Mr Khan says systems are in place so that "it is flagged up if a patient might need a top up vaccine".
"When you input the information about the patient onto how you inform the NHS that you’ve given a vaccine it might pop up or they could have had a vaccination done and this is the second one – that can happen," Mr Khan adds.


PSNC guidance

According to PSNC the aQIV (adjuvanted Quadrivalent Influenza Vaccine Seqirus) or the QIVr or QIVc are the correct vaccines to give to patients over 65.

The aQIV is recommended 'off-label' to 64-year-olds turning 65 before 31 March 2023.

At-risk adults aged 18 to 64 - including pregnant women - should be offered QIVc (cell-based quadrivalent influenza vaccine), QIVr or QIVe.

For 50-64-year-olds not at clinical risk, it’s advised that the QIVe or QIVc/QIVr vaccines are given.

What other remedial options are available?

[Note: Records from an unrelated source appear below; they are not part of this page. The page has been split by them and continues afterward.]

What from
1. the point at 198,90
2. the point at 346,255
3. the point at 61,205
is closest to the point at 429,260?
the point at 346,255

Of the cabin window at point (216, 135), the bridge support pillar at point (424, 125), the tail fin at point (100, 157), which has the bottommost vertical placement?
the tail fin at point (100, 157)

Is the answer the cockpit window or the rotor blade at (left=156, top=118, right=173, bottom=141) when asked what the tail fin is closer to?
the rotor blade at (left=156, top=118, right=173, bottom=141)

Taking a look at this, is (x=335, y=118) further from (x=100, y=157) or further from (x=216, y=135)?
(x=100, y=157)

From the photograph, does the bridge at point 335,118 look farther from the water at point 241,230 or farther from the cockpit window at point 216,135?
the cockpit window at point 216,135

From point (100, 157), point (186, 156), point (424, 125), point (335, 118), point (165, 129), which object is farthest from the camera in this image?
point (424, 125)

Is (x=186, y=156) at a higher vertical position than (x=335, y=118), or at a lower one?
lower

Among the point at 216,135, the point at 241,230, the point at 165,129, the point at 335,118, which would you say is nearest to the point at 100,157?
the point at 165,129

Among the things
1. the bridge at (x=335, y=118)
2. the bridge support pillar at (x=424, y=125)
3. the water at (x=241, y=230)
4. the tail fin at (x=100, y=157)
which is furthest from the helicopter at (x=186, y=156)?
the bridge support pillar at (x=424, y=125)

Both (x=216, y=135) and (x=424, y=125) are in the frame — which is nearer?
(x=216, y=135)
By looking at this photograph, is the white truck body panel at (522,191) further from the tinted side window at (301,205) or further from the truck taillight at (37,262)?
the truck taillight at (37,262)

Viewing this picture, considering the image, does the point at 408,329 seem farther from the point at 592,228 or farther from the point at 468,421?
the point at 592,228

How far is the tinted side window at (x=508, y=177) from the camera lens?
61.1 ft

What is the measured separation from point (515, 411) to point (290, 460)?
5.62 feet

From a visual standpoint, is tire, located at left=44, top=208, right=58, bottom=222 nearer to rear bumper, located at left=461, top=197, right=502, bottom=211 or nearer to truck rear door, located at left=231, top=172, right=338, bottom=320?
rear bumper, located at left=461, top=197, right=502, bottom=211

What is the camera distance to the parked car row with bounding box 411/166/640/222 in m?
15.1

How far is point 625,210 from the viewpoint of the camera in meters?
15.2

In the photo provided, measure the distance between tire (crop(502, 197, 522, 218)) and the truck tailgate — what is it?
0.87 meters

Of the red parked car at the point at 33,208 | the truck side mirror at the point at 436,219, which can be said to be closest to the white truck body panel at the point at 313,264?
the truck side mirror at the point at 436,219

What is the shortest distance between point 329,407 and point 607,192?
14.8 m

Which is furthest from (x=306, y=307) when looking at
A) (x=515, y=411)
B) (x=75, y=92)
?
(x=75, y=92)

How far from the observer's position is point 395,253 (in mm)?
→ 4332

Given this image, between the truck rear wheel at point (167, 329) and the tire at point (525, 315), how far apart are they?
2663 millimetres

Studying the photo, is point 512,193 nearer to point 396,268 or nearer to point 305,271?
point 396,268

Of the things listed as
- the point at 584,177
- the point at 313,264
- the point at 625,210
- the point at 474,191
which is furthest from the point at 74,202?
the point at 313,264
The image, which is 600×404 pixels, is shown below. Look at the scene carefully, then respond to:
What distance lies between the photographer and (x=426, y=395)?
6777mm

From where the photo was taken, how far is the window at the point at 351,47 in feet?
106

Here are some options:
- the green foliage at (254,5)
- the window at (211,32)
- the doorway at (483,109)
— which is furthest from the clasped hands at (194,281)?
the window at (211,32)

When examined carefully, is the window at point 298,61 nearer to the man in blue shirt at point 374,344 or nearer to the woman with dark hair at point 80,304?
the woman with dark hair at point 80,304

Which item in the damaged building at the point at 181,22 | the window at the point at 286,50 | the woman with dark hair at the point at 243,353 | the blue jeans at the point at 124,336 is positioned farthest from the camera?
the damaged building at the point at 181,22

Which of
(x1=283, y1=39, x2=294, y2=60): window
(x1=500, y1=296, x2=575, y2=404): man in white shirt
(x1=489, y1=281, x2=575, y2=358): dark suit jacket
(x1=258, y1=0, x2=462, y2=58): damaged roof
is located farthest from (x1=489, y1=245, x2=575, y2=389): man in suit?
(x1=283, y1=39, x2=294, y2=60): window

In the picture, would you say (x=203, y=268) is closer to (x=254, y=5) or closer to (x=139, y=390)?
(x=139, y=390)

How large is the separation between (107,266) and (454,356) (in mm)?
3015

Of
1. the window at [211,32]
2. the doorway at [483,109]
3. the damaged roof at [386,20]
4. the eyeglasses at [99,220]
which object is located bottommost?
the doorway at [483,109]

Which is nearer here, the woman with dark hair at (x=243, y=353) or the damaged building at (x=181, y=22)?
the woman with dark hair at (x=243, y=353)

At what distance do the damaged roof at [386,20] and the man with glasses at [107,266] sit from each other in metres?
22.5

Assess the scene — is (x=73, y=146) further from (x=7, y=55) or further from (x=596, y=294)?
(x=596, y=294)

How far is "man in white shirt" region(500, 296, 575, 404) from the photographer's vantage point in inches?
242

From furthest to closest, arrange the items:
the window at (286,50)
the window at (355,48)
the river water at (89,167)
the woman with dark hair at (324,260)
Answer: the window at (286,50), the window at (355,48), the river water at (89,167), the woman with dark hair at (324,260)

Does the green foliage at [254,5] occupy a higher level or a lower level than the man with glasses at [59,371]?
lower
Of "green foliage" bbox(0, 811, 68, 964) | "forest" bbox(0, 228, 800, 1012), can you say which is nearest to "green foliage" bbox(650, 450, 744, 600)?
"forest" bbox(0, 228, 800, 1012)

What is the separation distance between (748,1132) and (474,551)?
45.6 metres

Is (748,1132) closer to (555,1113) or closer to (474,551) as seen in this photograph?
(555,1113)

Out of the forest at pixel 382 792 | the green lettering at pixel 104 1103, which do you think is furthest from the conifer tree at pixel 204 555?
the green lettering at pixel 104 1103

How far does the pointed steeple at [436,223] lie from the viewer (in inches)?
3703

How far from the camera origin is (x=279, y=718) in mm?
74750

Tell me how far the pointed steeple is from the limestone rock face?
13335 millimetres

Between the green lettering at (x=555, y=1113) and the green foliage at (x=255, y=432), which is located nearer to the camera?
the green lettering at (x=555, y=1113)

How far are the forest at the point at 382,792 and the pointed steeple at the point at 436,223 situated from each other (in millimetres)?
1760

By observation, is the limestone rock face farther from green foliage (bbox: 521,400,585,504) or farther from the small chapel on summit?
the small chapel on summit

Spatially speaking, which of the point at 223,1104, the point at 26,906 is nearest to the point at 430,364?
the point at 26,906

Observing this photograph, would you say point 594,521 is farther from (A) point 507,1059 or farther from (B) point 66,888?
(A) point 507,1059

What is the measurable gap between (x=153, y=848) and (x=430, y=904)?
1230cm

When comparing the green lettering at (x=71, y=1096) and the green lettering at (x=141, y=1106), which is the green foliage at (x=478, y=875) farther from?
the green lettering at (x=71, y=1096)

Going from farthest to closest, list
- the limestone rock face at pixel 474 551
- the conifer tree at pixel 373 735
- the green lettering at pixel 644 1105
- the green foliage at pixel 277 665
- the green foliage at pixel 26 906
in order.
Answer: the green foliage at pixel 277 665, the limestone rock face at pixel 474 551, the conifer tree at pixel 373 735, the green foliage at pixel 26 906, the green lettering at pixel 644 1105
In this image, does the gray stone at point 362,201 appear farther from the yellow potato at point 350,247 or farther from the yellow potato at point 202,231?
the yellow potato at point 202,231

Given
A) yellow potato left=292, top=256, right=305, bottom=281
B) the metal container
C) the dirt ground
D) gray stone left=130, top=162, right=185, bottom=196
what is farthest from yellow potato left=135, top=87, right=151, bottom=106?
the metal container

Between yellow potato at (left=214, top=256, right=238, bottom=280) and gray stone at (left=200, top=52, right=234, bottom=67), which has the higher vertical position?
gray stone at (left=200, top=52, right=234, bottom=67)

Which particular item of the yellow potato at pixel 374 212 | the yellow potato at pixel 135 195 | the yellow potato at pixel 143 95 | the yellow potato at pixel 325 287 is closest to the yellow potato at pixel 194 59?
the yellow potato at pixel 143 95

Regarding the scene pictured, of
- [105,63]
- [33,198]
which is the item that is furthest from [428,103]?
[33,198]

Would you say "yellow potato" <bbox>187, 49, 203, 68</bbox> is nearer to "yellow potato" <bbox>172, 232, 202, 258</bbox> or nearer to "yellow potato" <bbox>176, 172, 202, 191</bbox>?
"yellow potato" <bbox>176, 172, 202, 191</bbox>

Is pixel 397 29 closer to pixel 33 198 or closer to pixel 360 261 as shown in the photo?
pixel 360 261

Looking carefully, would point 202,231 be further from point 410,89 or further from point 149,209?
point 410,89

"It only pops up after in the system so it depends on the locality," Mr Khan says.
"PSNC has covered what to do if the wrong vaccine is given to a patient and has said it advises any patient in this situation is recalled and that a risk assessment is done to consider re-vaccinating," Mr Khan adds.
"They also recommend contacting your local NHS England screening and immunisation team for advice," Mr Khan goes on to say.
"Their website also says contractors are encouraged to review their clinical practice to ensure their vaccination provisions are in line with the appropriate guidance and any risk of inappropriate vaccination has been considered and the risks mitigated," Mr Khan concludes.


Cause for concerns


PSNC has been told of cases where the QIVe flu vaccine has been given to over 65s when there is no provision for use of this vaccine in that patient group after the Joint Committee on Vaccination and Immunisation said it was not effective for patients over 65.
If QIVe has been given to anyone aged 65 years or over, the available guidance advises that the patient is recalled and a risk assessment undertaken to consider re-vaccinating with an appropriate vaccine for their age group.